I don’t fault him for being honest (although perhaps he was not best suited to be the sports editor at a college paper), because he was simply reflecting a common sentiment in the student body.
Certainly I have thoroughly enjoyed the privilege of sitting in the Cameron press row for the highlight-reel spectacle that is men’s basketball games, and the excitement surrounding the team serves as a unifying force for the student body, a means of attracting some of the most dynamic and vibrant high schoolers, and a way of encouraging alumni donations.
But the success of men’s basketball also has the unfortunate effect of rendering other sports on campus invisible. In my four years and 140-plus articles with the Chronicle, I know that Duke athletics is so much more than a one-team show.
I have had the pleasure of watching, interviewing and writing about some of the nation’s finest athletes, many of whom go through Duke with relative anonymity.
Take the women’s tennis team, for example. My freshman year, I watched Ansley Cargill have one of the most successful seasons in school history, and since she left for the professional tour after only one year, I have seen her compete against the likes of the Venus Williams in Grand Slam events.
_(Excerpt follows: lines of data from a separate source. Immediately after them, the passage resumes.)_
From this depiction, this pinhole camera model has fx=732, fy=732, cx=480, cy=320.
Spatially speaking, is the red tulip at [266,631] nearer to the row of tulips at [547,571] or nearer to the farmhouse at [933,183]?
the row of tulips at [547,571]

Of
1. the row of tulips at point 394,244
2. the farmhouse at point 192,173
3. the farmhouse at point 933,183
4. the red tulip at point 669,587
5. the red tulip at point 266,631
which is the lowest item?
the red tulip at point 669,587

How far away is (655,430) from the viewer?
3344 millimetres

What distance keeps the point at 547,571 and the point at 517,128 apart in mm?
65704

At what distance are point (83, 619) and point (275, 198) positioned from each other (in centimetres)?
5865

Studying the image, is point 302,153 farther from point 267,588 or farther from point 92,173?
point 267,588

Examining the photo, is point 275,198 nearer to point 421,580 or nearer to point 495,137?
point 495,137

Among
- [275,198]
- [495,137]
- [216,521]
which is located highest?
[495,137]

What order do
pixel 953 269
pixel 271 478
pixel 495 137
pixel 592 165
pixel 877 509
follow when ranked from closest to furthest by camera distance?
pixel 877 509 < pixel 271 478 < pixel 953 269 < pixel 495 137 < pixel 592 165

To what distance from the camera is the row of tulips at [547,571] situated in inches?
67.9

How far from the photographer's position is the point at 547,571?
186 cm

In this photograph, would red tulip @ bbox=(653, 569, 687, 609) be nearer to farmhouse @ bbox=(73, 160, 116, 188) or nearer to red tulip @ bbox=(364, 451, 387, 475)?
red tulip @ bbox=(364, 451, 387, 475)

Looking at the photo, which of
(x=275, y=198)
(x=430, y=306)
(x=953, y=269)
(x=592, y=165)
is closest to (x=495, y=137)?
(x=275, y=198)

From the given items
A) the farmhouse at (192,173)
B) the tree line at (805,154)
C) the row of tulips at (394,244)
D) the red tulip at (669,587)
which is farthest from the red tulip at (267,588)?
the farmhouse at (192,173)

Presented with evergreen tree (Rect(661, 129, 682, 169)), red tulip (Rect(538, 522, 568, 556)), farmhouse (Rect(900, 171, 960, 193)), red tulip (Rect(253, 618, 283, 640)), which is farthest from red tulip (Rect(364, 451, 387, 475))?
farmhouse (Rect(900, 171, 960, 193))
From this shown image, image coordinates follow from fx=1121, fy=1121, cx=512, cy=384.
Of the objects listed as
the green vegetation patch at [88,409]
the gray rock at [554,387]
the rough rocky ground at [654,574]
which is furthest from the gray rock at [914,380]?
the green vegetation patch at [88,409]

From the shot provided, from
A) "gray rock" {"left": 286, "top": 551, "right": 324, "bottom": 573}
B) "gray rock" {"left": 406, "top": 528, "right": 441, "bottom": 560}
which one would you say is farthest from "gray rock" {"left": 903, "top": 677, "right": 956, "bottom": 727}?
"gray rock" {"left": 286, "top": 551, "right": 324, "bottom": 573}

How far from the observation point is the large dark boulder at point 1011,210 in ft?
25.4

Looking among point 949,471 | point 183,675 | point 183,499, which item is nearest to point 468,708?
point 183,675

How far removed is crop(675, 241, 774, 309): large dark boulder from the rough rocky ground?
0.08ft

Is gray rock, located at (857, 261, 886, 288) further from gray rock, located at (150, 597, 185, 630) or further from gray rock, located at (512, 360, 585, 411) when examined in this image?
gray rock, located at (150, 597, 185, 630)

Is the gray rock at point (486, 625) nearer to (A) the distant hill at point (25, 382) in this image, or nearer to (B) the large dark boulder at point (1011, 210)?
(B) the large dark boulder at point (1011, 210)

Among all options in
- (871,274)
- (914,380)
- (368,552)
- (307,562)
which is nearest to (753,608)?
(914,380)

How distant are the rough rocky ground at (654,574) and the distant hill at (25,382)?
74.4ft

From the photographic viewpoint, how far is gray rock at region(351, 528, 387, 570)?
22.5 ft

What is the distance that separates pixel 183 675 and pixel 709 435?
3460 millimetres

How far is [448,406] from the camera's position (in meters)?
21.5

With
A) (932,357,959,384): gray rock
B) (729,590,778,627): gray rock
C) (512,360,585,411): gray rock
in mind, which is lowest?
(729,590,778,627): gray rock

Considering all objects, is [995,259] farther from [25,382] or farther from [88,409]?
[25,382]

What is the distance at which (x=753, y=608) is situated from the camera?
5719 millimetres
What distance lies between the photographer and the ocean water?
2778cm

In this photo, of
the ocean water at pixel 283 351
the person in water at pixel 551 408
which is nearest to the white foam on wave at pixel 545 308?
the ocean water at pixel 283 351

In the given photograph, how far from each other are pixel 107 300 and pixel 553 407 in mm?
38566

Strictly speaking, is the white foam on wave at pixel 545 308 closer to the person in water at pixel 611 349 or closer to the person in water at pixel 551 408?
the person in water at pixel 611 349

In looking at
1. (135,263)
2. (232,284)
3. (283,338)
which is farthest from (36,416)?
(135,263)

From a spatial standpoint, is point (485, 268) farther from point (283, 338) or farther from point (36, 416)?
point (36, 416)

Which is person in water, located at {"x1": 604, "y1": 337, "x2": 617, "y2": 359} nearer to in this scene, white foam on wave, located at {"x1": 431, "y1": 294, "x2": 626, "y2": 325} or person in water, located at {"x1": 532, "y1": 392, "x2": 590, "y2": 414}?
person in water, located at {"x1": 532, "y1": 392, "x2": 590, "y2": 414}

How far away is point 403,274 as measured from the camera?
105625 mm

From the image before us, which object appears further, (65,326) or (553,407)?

Sophomore and junior years it was 5-foot-2 sparkplug Kelly McCain, who I got to cover for two seasons before she turned professional as well. McCain’s ranking has shot up in the last year, and she is currently No. 176 in the world.
And this year I have seen four-year player Amanda Johnson take the reigns of the team as a senior. Despite her success as a soon-to-be four-time All-American, Johnson remains one of the most humble athletes you will meet, and her commitment to the program is admirable.
I have also witnessed the dedication of the rowers and swimmers, some of the hardest-working but least-heralded athletes at Duke. Chronicle writers tend to do most of our interviews for preview after teams get out of practice, but the rowing and swimming squads have often completed multi-hour morning workouts before most of the student body has stirred
Unfortunately, when I cover most of the non-revenue sports (anything other than football or basketball), I am often one of the few spectators besides friends and family, and that’s truly a shame.
I’m not sure why more Duke students, who are such incredibly passionate men’s basketball fans, don’t go out to cheer on more of their teams. Certainly we are a campus full of former high school athletes with letters galore in varsity sports, so I would figure that the interest would carry over into college.
One message that is thankfully beginning to resonate among the student body—and hopefully will continue long after the graduation of Alana Beard—is the talent of the women’s basketball team.
In the past two years, Cameron has sold out for games against North Carolina, Tennessee and UConn. I had the honor of covering those events for the Chronicle, and the devotion of the Crazies gave me hope for the future support of women’s basketball at Duke.
Sure, the Blue Devils’ greatest senior class will be moving on—Beard and Iciss Tillis to the WNBA, and Vicki Krapohl to put her engineering degree to work at NASA—but the team is still brimming with talent. Look no further for excitement than returning point guard Lindsey Harding, whose freakish speed and athletic prowess will be featured more prominently next year.
I urge anyone who hasn’t already done so to give the women’s basketball team and the other under-appreciated programs a chance. Head over to Cameron to see the volleyball or wrestling teams compete; go to the track team’s annual Duke Invitational at Wallace Wade Stadium; or check out the ridiculously talented women’s golf team when it tees off nearby.
I’ve had a chance to do all this and more in four years with the Chronicle, and it’s been one of the most rewarding activities that I could have ever hoped to have found in college. Sure, it’s a hell of a lot of work, but it also has its perks (trips to New Mexico, Florida and Purdue, not to mention a would-be journey to New Orleans had the women’s basketball team made the Final Four).
This year’s sports editor, Mike Corey, truly valued the talents of all of Duke’s teams, and I hope that we conveyed that to the public. I can only hope that my devotion to this school’s athletic programs—and women’s basketball in particular—has been evident in my writing, and that perhaps, in some way, this passion has rubbed off on would-be fans who might otherwise have passed up a chance to witness some of the greatest athletic talents in the nation right here at Duke.